PS: I encountered a problem and solved with the help of the author: LINKS termineted with no error message when I used hybrid reads to scaffold.

The -t and -d are important for RAM consumption. I’ve tried -t with 5, 10, 20, and -t 20 works. -d didn’t matter in my case, so I just set lots of -d.

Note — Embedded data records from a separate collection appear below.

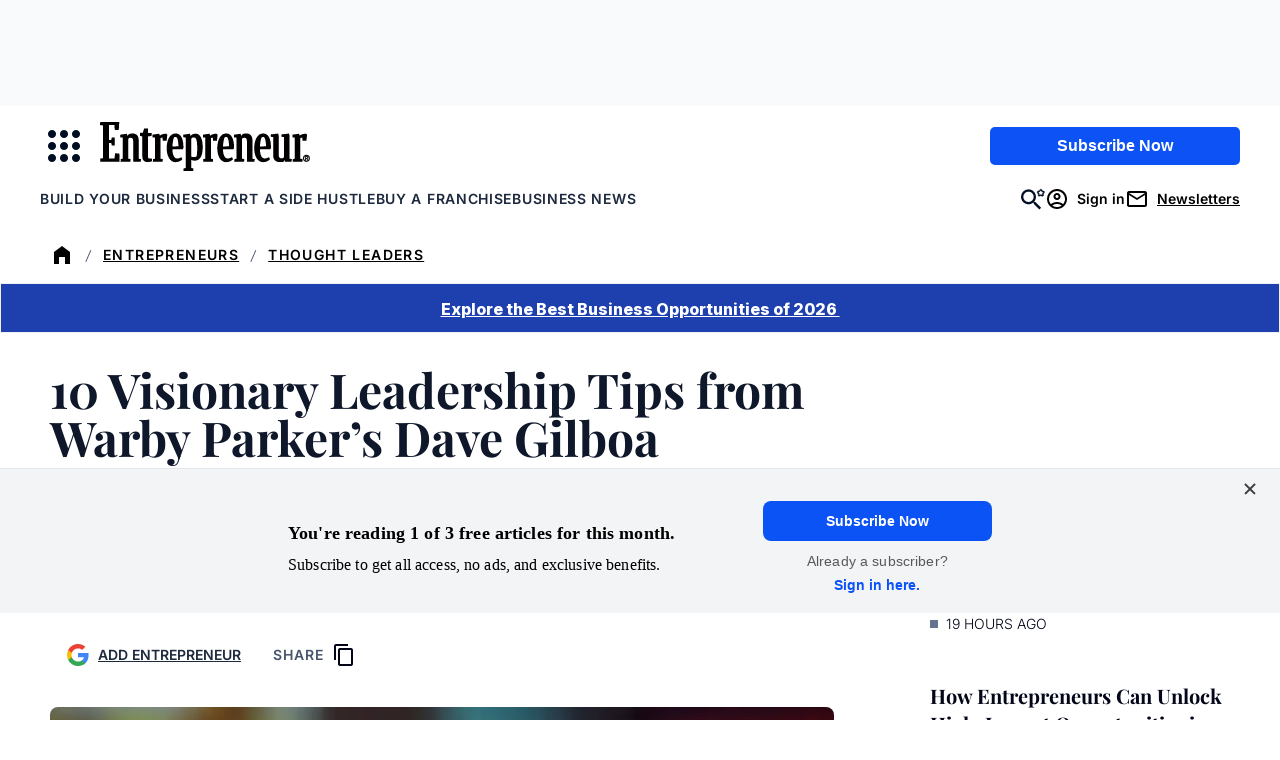

--- FILE ---
content_type: text/javascript;charset=utf-8
request_url: https://id.cxense.com/public/user/id?json=%7B%22identities%22%3A%5B%7B%22type%22%3A%22ckp%22%2C%22id%22%3A%22mky5woogtxxb2cu5%22%7D%2C%7B%22type%22%3A%22lst%22%2C%22id%22%3A%222mcorzkhxdipp26ztqy11he9ea%22%7D%2C%7B%22type%22%3A%22cst%22%2C%22id%22%3A%222mcorzkhxdipp26ztqy11he9ea%22%7D%5D%7D&callback=cXJsonpCB2
body_size: 208
content:
/**/
cXJsonpCB2({"httpStatus":200,"response":{"userId":"cx:2je2yrh3ix57x3jiht09qm78fn:3e5lyz2wqtpeq","newUser":false}})

--- FILE ---
content_type: text/javascript;charset=utf-8
request_url: https://p1cluster.cxense.com/p1.js
body_size: 100
content:
cX.library.onP1('2mcorzkhxdipp26ztqy11he9ea');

Scripts I used and the stats I got:


LINKS_HOME=/software/links_v1.8.5
WORK_DIR=/DenovoSeq

echo Start time is `date +%Y/%m/%d--%H:%M`

# re-scafflod the output of MEGAHIT small insert size and SOAP-fusion. use about 50X data
#$LINKS_HOME/LINKS -k 21 -f $WORK_DIR/MEGAHIT/small_insert.no270/SOAP-fusion/k41.scafSeq -s Pacbio.fof -b reLINKS2 -t 20 -d 4000,5000,6000,8000,10000,15000,20000

# re-scaffold the output of MEGAHIT small insert size and SOAP-fusion, use about 70X data
$LINKS_HOME/LINKS -k 21 -f $WORK_DIR/MEGAHIT/small_insert.no270/SOAP-fusion/k41.scafSeq -s Pacbio_171231.fof -b reLINKS_171231 -t 20 -d 4000,5000,6000,8000,10000,15000,20000

echo Finish time is `date +%Y/%m/%d--%H:%M`

And the input data:

## first batch PB data, about 20X
$ cat Pacbio.fof
/DenovoSeq/Third_rawData/av_20k.fasta

## all PB data, about 70X
$ cat Pacbio_171231.fof
/DenovoSeq/Third_rawData/third_all.fasta

The stats I got:

re-scaffloding the output of MEGAHIT small insert size and SOAP-fusion, use ~20X PB data:

	MEGAHIT	SOAP-fusion	LINKS
Size_includeN	582099585	765246417	776147223
Size_withoutN	582099585	574675978	574675978
Seq_Num	575808	377325	370033
Mean_Size	1010	2028	2097
Median_Size	433	393	389
Longest_Seq	55064	436254	621272
Shortest_Seq	200	200	200
GC_Content	31.43	31.42	31.42
N50	2158	33478	42519
N90	358	439	444
Gap	0	24.9	25.96

re-scaffolding the output of MEGAHIT small insert size and SOAP-fusion, use ~70X PB data.

	MEGAHIT	SOAP-fusion	LINKS
Size_includeN	582099585	765246417	798803587
Size_withoutN	582099585	574675978	574675978
Seq_Num	575808	377325	359653
Mean_Size	1010	2028	2221
Median_Size	433	393	384
Longest_Seq	55064	436254	732454
Shortest_Seq	200	200	200
GC_Content	31.43	31.42	31.42
N50	2158	33478	68195
N90	358	439	453
Gap	0	24.9	28.06

The last run took about 27 hours.

As can be seen, adding 50X PacBio data did not help a lot. After this, we started to use ‘PacBio-dominant pipelines’ and have tried many different assemblers. But, LINKS is a good scaffolding tool if you assemble the genome with illumina data and want to further scaffold with <20X long-reads.

This note can serve as a reference in case I will have to use it again.

Change log

20180307: createt the note.
20180709: update the ‘background information’.
20180817: change the ‘General usage’ part, add contents about ‘parameter setting’.